### DIRECTIONS
1. Answer these from the text on the e-prescribing study:
(a) Which two wards at hospital B did the researchers compare?
(b) By what percentage did serious error rates fall across the intervention wards?
(c) About what share of the errors in the intervention wards after the change were system-related?
2. In the text on the e-prescribing study, rename "researchers" as "investigators" and write out the part starting at "At hospital B, the" and ending at "the researchers say.".
3. Go on with the text on the e-prescribing study from where it stops.
-------- SOURCE DOCUMENT
At hospital B, the researchers compared error rates in 2 wards (psychiatry and cardiology) both before and after the iSoft MedChart system was introduced.
"The introduction of an e-prescribing system was associated with a substantial reduction in error rates in the three intervention wards; error rates on the control wards did not change significantly during the study," the researchers write.
In hospital A, error rates declined from 6.25 (95% confidence interval [CI], 5.23 - 7.28) to 2.12 (95% CI, 1.71 - 2.54; P < .0001) per admission after the e-prescribing system was put into use, the researchers say.
Similar results were seen in hospital B, with error rates falling from 3.62 (95% CI, 3.30 - 3.93) to 1.46 (95% CI, 1.20 - 1.73; P < .0001) per admission.
The researchers attributed the decline in error rates primarily to reductions in procedural errors; clinical errors showed only modest reductions.
However, the authors stress that the introduction of e-prescribing had a significant effect on serious errors, defined as errors that would be likely to lead to death. Rates for serious errors fell across all the intervention wards, from 0.25 per admission to 0.14 per admission (P = .0002), which is a 44% decline.
In contrast, serious error rates in control wards declined by only 17% during the study.
System-related errors (eg, choosing an incorrect drug from a drop-down menu) were responsible for about 35% of the errors seen in the intervention wards after the e-prescribing systems were put into place, the authors write.
That high rate of system-related errors is worrisome, the authors concede, but they say such errors could be corrected by tweaking the systems and improving user training.
The authors point out several limitations of the study, including lack of control wards in hospital B and the inability to randomize hospital wards to the intervention.
----------------
-------- DATA UNDER STUDY
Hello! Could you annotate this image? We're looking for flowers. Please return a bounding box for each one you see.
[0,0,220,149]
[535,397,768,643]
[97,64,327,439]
----------------
-------- DATA UNDER STUDY
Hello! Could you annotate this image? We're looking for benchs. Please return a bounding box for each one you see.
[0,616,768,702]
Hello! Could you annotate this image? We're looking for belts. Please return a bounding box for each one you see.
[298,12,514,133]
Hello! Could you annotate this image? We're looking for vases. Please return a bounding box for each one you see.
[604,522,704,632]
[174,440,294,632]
----------------
### WRITTEN ANSWERS
1.
(a) Psychiatry and cardiology.
(b) 44%.
(c) About 35%.

2.
At hospital B, the investigators compared error rates in 2 wards (psychiatry and cardiology) both before and after the iSoft MedChart system was introduced.
"The introduction of an e-prescribing system was associated with a substantial reduction in error rates in the three intervention wards; error rates on the control wards did not change significantly during the study," the investigators write.
In hospital A, error rates declined from 6.25 (95% confidence interval [CI], 5.23 - 7.28) to 2.12 (95% CI, 1.71 - 2.54; P < .0001) per admission after the e-prescribing system was put into use, the investigators say.

3.
Commenting on the study, Lyman Dennis, MBA, PhD, who heads El Dorado Health Consulting in Fairfield, California, told Medscape Medical News, "This study is important because it verifies that electronic systems do improve care, both in terms of improving the accuracy of procedural steps as well as clinical execution. But it also clearly shows that the factor of human error is not removed simply by utilizing these information systems."
Dr. Dennis says another point highlighted by the findings is that hospitals need to have implementation of e-prescribing systems imbedded in some sort of quality improvement process. "You shouldn't have the expectation that when you've finished implementing the system everything is immediately going to proceed smoothly," he said.
Most e-prescribing systems offer a multitude of choices when navigating various screens, and Dr. Dennis points out that although having lots of choices creates flexibility, it can also cause errors. "When many options are offered, making the proper selection can involve a rather fine mouse click, or a fine touch of the screen, and it can be easy to make an incorrect choice," he said.
However, on balance, Dr. Dennis says, e-prescribing makes sense for hospitals. "Though, as we've seen in this study, such systems are associated with an increase in system-related errors, the reduction in serious procedural and clinical errors more than makes up for that," he said.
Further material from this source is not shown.